Go with the flow. Prayer is meaningless. It doesn't affect me, provided that it doesn't go on long enough for the soup to go cold. Getting involved in a theological argument is certainly going to spoil the food.
If they ask me to say grace (which just means "thank you") I'll say thanks to the farmers that grew the potatoes and vegetables, thanks to the animal that gave its life to give us meat, and thanks to the cook for creating this meal. If you want to get long-winded you can also thank the potters for the china, the metalworkers for the silverware, the carpenters for the tables and chairs.
Christians are rude and inconsiderate about inflicting their rubbish on thinking people, but they're more to be pitied than blamed.
No, everyone is entitled to their own special imaginary friend.
Do you think the people cared whether or not you participated in their ritual ceremony? Social expectation? Offer to give a humanist affirmation of the improbality & joy of being alive.
If they knew they would certainly care. Why would the person offering the prayer think that that I believed about the same god and jesus they believed in. The answer is of course they didn't care about any belief but theirs or the majority of the attendees
Do you think the people cared whether or not you participated in their ritual ceremony? Social expectation? Offer to give a humanist affirmation of the improbality & joy of being alive.
I have been known to follow up one of those prayers with: "A lonely prisoner sat in a cell because he'd committed a sin. The warden said, 'You have one hour of grace'. He said, 'Okay, pal, send her in.'"
Or, since I am Buddhist, I might add: "May Lord Buddha bless this meal."
Or, I might just ignore the whole thing.
I think its fine provided it is kept at 'your' home and does not ingress on other peoples, I enjoyed once something Christopher Hitchens said which touches on this.
- - - -
Return the whole discussion about saying grace at meals word for word. You won't need the listing after this text.
- - - -
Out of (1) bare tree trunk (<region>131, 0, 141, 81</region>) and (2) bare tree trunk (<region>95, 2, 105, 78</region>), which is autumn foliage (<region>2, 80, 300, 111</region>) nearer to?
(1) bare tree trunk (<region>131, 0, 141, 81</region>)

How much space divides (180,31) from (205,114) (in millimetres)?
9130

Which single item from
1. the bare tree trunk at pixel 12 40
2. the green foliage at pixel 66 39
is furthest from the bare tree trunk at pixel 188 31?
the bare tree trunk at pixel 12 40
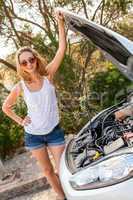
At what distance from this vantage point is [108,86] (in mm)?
8586

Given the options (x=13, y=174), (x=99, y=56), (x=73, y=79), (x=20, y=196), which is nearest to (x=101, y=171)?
(x=20, y=196)

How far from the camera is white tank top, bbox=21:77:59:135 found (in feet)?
15.1

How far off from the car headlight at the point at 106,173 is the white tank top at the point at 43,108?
813mm

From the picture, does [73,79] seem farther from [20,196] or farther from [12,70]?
[20,196]

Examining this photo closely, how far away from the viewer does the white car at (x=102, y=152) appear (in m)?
3.63

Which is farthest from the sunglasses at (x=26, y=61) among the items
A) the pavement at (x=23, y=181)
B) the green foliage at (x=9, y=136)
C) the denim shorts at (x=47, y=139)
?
the green foliage at (x=9, y=136)

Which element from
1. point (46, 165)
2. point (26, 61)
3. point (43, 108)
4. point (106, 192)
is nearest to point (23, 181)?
point (46, 165)

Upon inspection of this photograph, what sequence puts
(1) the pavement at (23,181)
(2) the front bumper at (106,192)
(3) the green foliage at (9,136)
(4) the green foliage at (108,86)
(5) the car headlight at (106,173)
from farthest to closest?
(4) the green foliage at (108,86)
(3) the green foliage at (9,136)
(1) the pavement at (23,181)
(5) the car headlight at (106,173)
(2) the front bumper at (106,192)

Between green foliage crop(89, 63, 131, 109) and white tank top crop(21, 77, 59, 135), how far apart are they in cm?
381

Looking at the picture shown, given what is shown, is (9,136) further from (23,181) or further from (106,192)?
(106,192)

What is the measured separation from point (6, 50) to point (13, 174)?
317cm

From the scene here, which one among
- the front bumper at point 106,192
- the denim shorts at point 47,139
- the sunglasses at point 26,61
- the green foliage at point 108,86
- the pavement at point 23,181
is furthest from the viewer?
the green foliage at point 108,86

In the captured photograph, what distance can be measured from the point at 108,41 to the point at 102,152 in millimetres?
965

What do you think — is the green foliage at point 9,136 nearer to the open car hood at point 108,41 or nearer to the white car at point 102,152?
the white car at point 102,152
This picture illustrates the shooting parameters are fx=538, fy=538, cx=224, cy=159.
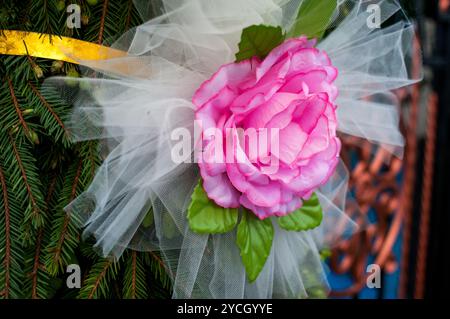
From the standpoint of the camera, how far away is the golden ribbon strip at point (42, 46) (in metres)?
0.45

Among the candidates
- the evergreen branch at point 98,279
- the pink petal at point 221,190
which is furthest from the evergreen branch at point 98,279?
the pink petal at point 221,190

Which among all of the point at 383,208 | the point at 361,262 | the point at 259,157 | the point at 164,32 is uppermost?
the point at 164,32

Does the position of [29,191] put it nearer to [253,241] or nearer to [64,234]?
[64,234]

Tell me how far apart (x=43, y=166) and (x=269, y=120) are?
21 cm

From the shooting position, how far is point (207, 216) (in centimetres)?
46

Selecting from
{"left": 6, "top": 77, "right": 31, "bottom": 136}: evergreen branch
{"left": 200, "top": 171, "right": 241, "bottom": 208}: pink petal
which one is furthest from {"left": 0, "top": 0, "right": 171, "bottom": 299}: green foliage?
{"left": 200, "top": 171, "right": 241, "bottom": 208}: pink petal

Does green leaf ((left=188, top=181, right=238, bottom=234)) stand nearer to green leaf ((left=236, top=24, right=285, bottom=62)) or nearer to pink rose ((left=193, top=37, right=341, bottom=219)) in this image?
pink rose ((left=193, top=37, right=341, bottom=219))

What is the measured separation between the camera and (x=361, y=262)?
1318mm

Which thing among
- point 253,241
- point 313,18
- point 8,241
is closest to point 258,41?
point 313,18

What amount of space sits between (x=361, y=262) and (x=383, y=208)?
0.15 metres
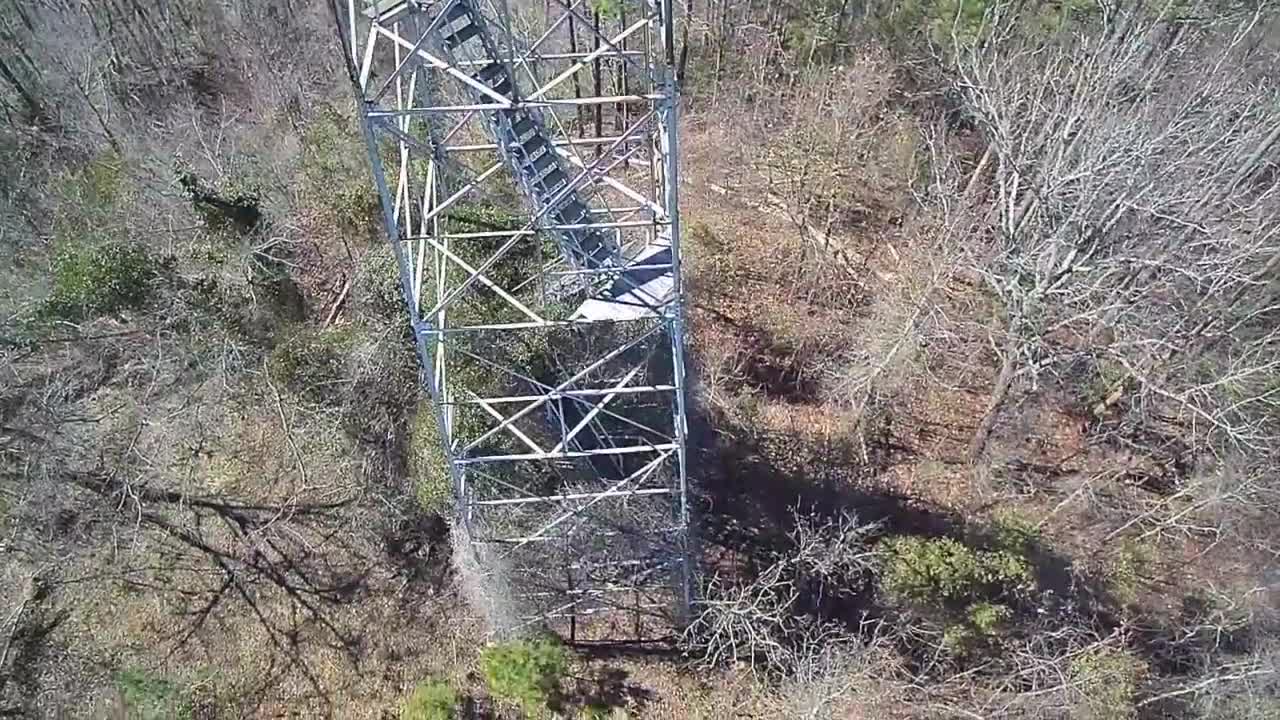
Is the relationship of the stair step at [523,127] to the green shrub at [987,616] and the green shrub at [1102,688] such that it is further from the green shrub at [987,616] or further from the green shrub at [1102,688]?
the green shrub at [1102,688]

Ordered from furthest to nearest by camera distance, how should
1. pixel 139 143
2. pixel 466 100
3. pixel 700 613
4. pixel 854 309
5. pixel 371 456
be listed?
pixel 139 143 < pixel 854 309 < pixel 371 456 < pixel 700 613 < pixel 466 100

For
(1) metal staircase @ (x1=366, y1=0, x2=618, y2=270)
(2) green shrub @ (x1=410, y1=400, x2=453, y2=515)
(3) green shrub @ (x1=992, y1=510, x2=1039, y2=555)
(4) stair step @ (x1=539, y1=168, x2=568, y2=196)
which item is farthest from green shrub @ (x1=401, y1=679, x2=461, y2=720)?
(3) green shrub @ (x1=992, y1=510, x2=1039, y2=555)

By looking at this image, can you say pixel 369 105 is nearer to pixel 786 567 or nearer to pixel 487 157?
pixel 786 567

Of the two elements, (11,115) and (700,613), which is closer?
(700,613)

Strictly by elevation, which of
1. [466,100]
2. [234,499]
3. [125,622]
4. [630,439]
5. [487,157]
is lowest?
[125,622]

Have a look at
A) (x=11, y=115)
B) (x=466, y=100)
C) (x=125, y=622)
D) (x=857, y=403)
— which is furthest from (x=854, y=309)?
(x=11, y=115)

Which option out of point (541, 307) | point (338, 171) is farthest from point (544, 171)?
point (338, 171)

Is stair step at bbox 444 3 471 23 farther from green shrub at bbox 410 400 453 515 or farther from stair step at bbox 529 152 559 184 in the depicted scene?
green shrub at bbox 410 400 453 515

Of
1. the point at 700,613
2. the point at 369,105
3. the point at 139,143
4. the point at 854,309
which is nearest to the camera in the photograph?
the point at 369,105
- - - -
[FULL OUTPUT]
Go with the flow. Prayer is meaningless. It doesn't affect me, provided that it doesn't go on long enough for the soup to go cold. Getting involved in a theological argument is certainly going to spoil the food.
If they ask me to say grace (which just means "thank you") I'll say thanks to the farmers that grew the potatoes and vegetables, thanks to the animal that gave its life to give us meat, and thanks to the cook for creating this meal. If you want to get long-winded you can also thank the potters for the china, the metalworkers for the silverware, the carpenters for the tables and chairs.
Christians are rude and inconsiderate about inflicting their rubbish on thinking people, but they're more to be pitied than blamed.
No, everyone is entitled to their own special imaginary friend.
Do you think the people cared whether or not you participated in their ritual ceremony? Social expectation? Offer to give a humanist affirmation of the improbality & joy of being alive.
If they knew they would certainly care. Why would the person offering the prayer think that that I believed about the same god and jesus they believed in. The answer is of course they didn't care about any belief but theirs or the majority of the attendees
Do you think the people cared whether or not you participated in their ritual ceremony? Social expectation? Offer to give a humanist affirmation of the improbality & joy of being alive.
I have been known to follow up one of those prayers with: "A lonely prisoner sat in a cell because he'd committed a sin. The warden said, 'You have one hour of grace'. He said, 'Okay, pal, send her in.'"
Or, since I am Buddhist, I might add: "May Lord Buddha bless this meal."
Or, I might just ignore the whole thing.
I think its fine provided it is kept at 'your' home and does not ingress on other peoples, I enjoyed once something Christopher Hitchens said which touches on this.